Along with migrating the cluster to a new environment we also extracted some of the self-managed components in one go:

The PostgreSQL database was extracted to Cloud SQL
Load balancing and certificate management are now managed by Cloud Load Balancing
The Redis database used as a queue backend was extracted to GCP Memorystore

All these components provide automatic updates, back-ups and deletion protection out of the box which helps the developers focus on their core tasks instead of having to maintain it all.

Phase 2: embracing managed solutions

The cluster, segmented into microservices, each responsible for specific tasks, was categorized into three types:

Continuously operational services
Event-driven services
Request-based services

The continuous services were listening to connections and needed to stay up for real-time result processing. The event-driven services however only needed to respond to triggered events. Finally, there was a NodeJS REST API which responded to requests from the front-end application. The way the cluster was set up all of these services were up 24/7 and were generating costs. It also amounted to a lot of configuration files and wasn’t very scalable unless a lot more configuration was added on top of it.

Piece by piece we started extracting components from the cluster and using managed services for it within the GCP suite:

The REST API was extracted to Cloud Run.
Event-driven services were extracted to a combination of Pub/Sub and Cloud Functions.

This significantly lowered the operational cost of the solution and made it more robust and scalable at the same time. The API was only generating costs when requests were made and the event-driven services only when an event was actually triggered. Both Cloud Run and Cloud Functions horizontally scale based on the amount of events coming in.

We left the continuously operational services in the cluster as we were quite happy with the way they communicated with each other there and there was no added advantage to extracting them.

Phase 3: enhancing monitoring and alerting

At the core of the application, there was a large stream of data coming in from various sources. This data was then processed by various components within the infrastructure. At any point, there could be a drop-off because something failed for example if the data was corrupt or a service was down. There could be a lot of different reasons.

When we started this was all a black box. If anything would go wrong we’d spend a bunch of time trying to track the data and where it actually failed.

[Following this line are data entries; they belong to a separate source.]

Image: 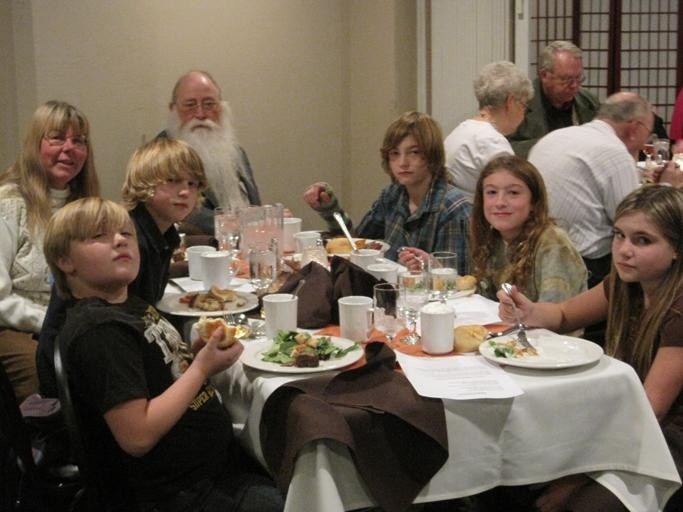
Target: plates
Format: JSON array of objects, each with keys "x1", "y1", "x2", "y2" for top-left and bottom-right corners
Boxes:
[
  {"x1": 479, "y1": 333, "x2": 602, "y2": 371},
  {"x1": 239, "y1": 334, "x2": 364, "y2": 373},
  {"x1": 153, "y1": 288, "x2": 258, "y2": 316}
]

The data also came from external sources so it was even possible the fault was not in our system.

By leveraging logs in the right place in the code and creating Log-based Metrics in GCP we were able to map everything out, create dashboards and alerts that were triggered if anything went wrong:

We knew instantly when something went wrong because we were alerted using multiple channels automatically by GCP
We didn’t have to find the culprit because it was clear from the logs and the metrics
All incidents were automatically kept and we could start recognizing patterns and create fixes accordingly

Another request we received from the customer was to add audit logs. The way we handled this is a wonderful demonstration of how the GCP ecosystem makes it very straightforward to achieve something without having to create custom services or complex configurations.

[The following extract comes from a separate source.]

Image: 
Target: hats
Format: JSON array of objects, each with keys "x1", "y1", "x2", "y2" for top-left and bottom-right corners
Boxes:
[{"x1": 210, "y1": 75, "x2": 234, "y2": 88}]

We created a specific log type and a structured log that would track every request on the REST API (create, read, update, delete). This was the only code change we had to do
We could then create a Log Sink in GCP that would query based on the specific type of log
The sink would reroute the logs to a Cloud Logging bucket
We added a retention policy of 1 year on the bucket which made it immutable. Even the retention policy itself was locked and could not be removed

‍

Conclusion

In summary, transitioning from a self-managed Kubernetes setup on DigitalOcean to a fully managed solution on Google Cloud Platform (GCP) has streamlined operations and enhanced scalability for the customer's infrastructure. By migrating key components to GCP's managed services and utilizing its monitoring and logging features, the system has become more efficient, reliable, and cost-effective. This shift highlights the value of embracing managed solutions and leveraging cloud platforms for infrastructure optimization.